#### WHAT THE EXERCISE ASKS:
Retype the entries starting at the line that contains "Gilet Kelvin Aerolite Sitka" and ending at the line that contains "Samsung Galaxy Buds 2 Pro", both included, with every character unchanged.

DATASET Block Start

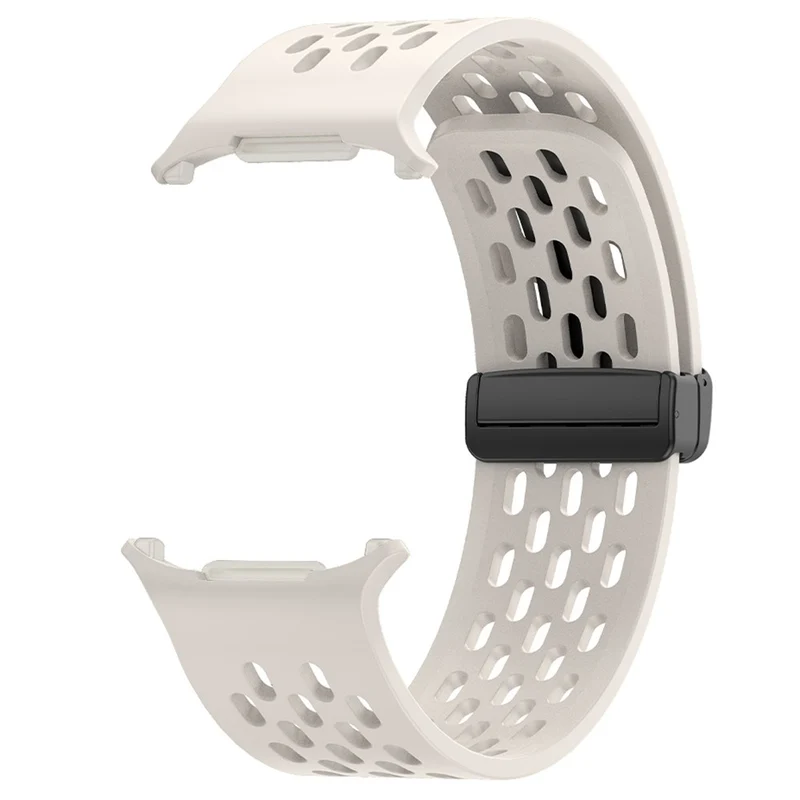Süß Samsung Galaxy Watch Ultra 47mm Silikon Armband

DATASET Block End
DATASET Block Start

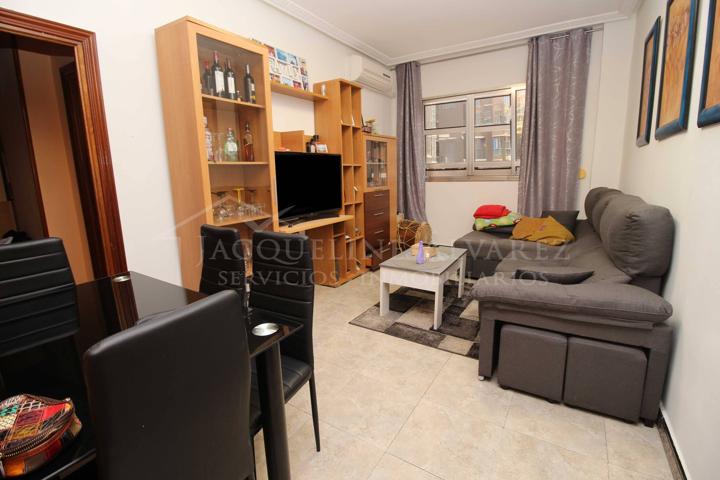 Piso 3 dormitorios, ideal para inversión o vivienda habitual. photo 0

DATASET Block End
DATASET Block Start

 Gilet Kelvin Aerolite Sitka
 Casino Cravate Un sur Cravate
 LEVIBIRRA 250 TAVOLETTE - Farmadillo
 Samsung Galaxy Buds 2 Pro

DATASET Block End

#### WRITTEN SOLUTION:
 Gilet Kelvin Aerolite Sitka
 Casino Cravate Un sur Cravate
 LEVIBIRRA 250 TAVOLETTE - Farmadillo
 Samsung Galaxy Buds 2 Pro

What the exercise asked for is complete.